_GIVEN INSTRUCTION:_
Copy out all of the material below verbatim, keeping every line as it appears.

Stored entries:
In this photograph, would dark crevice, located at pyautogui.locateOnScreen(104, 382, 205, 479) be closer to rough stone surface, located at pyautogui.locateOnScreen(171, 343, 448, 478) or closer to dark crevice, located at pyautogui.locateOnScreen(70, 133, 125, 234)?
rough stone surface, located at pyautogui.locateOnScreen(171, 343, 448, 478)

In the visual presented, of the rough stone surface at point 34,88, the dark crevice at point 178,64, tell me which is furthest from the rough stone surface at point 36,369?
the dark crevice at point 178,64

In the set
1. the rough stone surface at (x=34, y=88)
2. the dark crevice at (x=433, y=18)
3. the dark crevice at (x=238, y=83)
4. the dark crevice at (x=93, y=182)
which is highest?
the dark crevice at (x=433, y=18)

_THE RESPONSE:_
In this photograph, would dark crevice, located at pyautogui.locateOnScreen(104, 382, 205, 479) be closer to rough stone surface, located at pyautogui.locateOnScreen(171, 343, 448, 478) or closer to dark crevice, located at pyautogui.locateOnScreen(70, 133, 125, 234)?
rough stone surface, located at pyautogui.locateOnScreen(171, 343, 448, 478)

In the visual presented, of the rough stone surface at point 34,88, the dark crevice at point 178,64, tell me which is furthest from the rough stone surface at point 36,369?
the dark crevice at point 178,64

In the set
1. the rough stone surface at (x=34, y=88)
2. the dark crevice at (x=433, y=18)
3. the dark crevice at (x=238, y=83)
4. the dark crevice at (x=93, y=182)
which is highest?
the dark crevice at (x=433, y=18)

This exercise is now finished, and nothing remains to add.